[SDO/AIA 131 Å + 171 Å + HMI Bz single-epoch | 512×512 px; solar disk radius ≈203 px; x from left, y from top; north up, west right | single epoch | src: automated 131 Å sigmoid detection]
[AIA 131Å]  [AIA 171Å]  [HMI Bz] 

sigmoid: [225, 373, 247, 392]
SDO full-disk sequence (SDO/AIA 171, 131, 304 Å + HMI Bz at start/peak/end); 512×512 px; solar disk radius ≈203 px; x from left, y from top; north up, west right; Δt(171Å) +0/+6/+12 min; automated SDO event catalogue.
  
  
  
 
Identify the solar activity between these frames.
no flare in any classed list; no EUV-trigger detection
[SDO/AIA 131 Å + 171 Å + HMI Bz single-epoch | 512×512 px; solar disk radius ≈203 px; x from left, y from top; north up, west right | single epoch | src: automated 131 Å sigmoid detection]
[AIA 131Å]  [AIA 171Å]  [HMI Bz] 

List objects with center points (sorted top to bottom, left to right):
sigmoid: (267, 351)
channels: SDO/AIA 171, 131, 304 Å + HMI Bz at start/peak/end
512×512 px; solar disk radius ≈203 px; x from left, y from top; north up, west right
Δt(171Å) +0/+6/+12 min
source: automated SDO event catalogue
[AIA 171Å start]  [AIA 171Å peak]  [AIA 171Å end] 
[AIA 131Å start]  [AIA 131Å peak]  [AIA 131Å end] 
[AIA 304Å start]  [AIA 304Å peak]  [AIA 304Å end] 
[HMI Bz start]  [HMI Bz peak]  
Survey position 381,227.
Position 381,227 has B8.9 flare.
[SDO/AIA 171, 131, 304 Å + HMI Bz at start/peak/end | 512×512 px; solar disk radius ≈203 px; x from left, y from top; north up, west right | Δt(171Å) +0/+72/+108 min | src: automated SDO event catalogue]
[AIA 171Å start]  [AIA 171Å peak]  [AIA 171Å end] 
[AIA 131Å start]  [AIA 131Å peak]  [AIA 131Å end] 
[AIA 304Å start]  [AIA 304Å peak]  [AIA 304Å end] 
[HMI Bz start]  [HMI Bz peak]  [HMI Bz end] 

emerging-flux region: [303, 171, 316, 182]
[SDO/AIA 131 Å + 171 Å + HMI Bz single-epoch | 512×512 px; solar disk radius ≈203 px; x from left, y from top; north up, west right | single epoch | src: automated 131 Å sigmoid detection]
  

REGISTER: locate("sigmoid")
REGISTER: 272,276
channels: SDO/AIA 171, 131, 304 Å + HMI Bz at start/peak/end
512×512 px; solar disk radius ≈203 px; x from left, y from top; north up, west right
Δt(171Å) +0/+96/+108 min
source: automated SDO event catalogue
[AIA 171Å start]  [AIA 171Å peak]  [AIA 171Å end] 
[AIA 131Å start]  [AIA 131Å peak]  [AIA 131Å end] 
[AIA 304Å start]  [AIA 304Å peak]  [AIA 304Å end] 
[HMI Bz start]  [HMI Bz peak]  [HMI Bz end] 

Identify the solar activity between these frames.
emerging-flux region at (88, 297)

__SET PROBLEM__.
Copy out the lines of the records from the line with "SDO full-disk sequence" to the line with "no flare in", both of those lines included.

__ANSWER TO THE TASK__.
SDO full-disk sequence (SDO/AIA 171, 131, 304 Å + HMI Bz at start/peak/end); 512×512 px; solar disk radius ≈203 px; x from left, y from top; north up, west right; Δt(171Å) +0/+6/+12 min; automated SDO event catalogue.
  
  
  
 
Identify the solar activity between these frames.
no flare in any classed list; no EUV-trigger detection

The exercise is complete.